Records for this exercise:
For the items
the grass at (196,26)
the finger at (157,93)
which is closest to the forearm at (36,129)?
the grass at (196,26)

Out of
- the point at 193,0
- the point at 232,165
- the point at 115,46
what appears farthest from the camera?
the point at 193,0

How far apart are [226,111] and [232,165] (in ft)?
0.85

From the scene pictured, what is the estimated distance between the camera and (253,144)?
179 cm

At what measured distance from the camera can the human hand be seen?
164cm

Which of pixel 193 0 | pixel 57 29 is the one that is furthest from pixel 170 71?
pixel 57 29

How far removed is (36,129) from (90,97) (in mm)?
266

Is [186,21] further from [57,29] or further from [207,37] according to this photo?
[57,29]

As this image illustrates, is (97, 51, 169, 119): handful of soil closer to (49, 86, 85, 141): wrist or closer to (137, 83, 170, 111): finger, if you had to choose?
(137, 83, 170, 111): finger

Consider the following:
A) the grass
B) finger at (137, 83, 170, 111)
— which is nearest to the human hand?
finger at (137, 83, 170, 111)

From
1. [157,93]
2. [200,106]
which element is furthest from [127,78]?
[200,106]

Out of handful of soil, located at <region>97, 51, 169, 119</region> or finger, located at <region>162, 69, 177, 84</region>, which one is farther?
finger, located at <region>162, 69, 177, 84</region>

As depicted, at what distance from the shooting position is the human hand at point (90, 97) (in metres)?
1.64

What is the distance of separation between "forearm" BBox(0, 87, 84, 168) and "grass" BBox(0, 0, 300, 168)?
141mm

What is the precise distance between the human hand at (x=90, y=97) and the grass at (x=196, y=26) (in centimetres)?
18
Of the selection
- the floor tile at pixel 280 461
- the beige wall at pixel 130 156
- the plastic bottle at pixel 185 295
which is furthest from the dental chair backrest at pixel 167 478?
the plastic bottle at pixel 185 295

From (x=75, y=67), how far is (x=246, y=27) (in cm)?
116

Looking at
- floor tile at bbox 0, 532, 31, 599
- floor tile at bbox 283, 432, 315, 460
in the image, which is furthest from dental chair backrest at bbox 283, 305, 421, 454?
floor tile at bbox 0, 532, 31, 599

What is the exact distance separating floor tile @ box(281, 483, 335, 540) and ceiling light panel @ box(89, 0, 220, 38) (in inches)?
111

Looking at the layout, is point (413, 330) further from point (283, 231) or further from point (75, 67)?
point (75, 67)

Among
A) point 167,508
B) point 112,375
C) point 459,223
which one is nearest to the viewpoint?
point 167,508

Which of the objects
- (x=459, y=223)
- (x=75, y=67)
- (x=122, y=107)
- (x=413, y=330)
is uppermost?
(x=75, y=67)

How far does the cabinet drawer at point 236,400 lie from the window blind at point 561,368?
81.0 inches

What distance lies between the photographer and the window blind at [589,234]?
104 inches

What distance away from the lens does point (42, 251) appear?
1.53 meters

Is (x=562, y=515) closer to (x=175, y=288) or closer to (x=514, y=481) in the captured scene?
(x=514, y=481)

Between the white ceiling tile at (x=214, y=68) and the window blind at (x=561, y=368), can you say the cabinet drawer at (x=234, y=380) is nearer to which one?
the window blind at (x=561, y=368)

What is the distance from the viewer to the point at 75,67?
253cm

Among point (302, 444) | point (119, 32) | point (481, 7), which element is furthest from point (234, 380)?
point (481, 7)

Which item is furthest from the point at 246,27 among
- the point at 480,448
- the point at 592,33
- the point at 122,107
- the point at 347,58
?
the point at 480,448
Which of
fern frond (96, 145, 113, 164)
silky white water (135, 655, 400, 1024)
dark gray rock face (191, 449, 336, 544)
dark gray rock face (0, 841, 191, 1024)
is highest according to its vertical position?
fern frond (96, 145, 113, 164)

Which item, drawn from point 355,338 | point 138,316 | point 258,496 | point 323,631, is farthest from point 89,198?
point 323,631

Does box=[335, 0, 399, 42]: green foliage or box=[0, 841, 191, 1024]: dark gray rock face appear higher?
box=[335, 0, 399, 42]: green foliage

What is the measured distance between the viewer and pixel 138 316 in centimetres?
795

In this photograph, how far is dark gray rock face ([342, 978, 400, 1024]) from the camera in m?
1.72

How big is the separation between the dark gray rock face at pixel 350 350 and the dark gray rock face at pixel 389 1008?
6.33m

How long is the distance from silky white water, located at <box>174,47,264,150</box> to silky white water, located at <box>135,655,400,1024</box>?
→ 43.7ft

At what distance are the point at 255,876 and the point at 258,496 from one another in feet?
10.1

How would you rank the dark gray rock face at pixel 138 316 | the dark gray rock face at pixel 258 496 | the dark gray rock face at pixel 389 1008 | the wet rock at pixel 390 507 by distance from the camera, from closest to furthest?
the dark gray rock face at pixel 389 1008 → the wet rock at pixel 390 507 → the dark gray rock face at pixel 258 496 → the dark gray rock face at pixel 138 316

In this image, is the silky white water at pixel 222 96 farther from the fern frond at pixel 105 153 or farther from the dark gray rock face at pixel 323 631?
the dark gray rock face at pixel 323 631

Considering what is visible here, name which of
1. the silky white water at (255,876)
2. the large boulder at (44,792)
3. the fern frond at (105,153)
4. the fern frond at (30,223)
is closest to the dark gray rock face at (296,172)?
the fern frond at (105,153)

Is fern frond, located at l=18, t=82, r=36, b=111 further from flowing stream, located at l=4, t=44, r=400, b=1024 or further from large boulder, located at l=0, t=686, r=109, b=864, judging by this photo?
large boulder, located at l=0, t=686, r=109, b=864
...
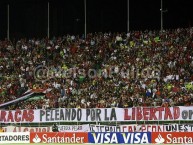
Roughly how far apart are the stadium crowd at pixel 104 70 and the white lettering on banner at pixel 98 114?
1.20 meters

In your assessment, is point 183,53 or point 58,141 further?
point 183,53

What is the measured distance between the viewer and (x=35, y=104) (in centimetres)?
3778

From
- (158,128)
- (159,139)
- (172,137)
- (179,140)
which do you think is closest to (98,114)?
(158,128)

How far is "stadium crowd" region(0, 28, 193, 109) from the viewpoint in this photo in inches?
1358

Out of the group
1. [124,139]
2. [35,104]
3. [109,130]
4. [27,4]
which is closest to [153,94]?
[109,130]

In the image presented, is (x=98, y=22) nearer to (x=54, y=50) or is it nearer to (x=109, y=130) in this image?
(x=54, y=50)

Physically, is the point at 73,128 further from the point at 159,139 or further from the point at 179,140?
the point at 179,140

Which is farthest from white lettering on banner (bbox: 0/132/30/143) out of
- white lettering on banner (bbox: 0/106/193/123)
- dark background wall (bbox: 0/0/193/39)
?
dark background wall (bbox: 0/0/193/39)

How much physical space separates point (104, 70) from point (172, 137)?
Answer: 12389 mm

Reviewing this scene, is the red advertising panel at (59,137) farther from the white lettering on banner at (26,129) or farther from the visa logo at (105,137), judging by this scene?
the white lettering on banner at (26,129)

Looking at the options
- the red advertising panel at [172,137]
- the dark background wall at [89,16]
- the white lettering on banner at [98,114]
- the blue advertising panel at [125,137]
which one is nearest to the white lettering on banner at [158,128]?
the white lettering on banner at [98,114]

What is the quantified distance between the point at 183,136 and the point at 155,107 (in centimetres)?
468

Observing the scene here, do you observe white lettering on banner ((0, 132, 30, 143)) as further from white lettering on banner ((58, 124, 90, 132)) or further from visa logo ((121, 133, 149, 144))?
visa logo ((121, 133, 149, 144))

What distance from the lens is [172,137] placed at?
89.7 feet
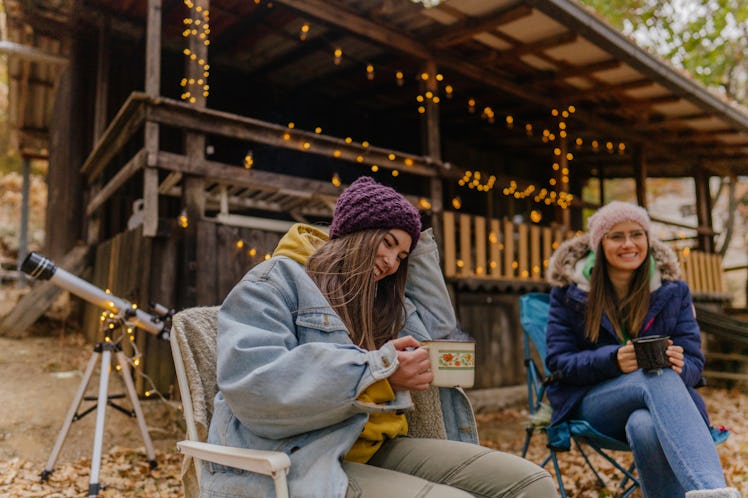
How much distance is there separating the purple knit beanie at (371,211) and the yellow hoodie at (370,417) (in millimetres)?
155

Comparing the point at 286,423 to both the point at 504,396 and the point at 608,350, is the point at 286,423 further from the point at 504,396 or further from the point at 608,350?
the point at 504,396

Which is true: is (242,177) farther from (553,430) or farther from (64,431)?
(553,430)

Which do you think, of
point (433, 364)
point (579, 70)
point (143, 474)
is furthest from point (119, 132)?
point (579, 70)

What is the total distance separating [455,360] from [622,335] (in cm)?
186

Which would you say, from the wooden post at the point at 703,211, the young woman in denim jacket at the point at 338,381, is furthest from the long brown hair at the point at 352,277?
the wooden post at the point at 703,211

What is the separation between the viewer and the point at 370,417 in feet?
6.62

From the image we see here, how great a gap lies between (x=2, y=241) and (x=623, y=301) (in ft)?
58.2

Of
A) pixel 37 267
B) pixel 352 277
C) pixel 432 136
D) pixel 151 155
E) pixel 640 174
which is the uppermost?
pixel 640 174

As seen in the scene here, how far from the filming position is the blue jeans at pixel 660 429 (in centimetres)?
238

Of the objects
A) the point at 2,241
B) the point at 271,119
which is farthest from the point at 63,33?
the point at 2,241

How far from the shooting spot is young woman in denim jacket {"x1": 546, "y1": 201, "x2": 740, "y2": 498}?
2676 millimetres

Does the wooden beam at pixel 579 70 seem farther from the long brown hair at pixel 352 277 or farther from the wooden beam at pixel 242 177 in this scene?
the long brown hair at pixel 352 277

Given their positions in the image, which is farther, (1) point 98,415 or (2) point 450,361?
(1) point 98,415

Your instructions: Give the part of the items that opens with the line containing "y=104) (in centimetres)?" and closes with the line containing "Answer: 12389 mm" as a Markdown table with the columns Row and Line text. Number each line in the Row column, and leave out blank lines.

Result below:
| Row | Line text |
|---|---|
| 1 | What is the measured distance between the viewer and (x=35, y=104) (in centimetres)? |
| 2 | 3778 |
| 3 | From |
| 4 | - (158,128) |
| 5 | - (159,139) |
| 6 | - (172,137) |
| 7 | - (179,140) |
| 8 | which do you think is closest to (98,114)? |
| 9 | (158,128) |
| 10 | How far is "stadium crowd" region(0, 28, 193, 109) from the viewpoint in this photo in inches? |
| 11 | 1358 |
| 12 | Out of the group |
| 13 | 1. [124,139] |
| 14 | 2. [35,104] |
| 15 | 3. [109,130] |
| 16 | 4. [27,4] |
| 17 | which is closest to [153,94]? |
| 18 | [109,130] |
| 19 | In the image presented, is (x=98, y=22) nearer to (x=54, y=50) or is it nearer to (x=109, y=130) in this image? |
| 20 | (x=54, y=50) |
| 21 | Physically, is the point at 73,128 further from the point at 159,139 or further from the point at 179,140? |
| 22 | the point at 179,140 |
| 23 | Which is farthest from white lettering on banner (bbox: 0/132/30/143) out of |
| 24 | - white lettering on banner (bbox: 0/106/193/123) |
| 25 | - dark background wall (bbox: 0/0/193/39) |
| 26 | ? |
| 27 | dark background wall (bbox: 0/0/193/39) |
| 28 | How much physical space separates point (104, 70) from point (172, 137)? |
| 29 | Answer: 12389 mm |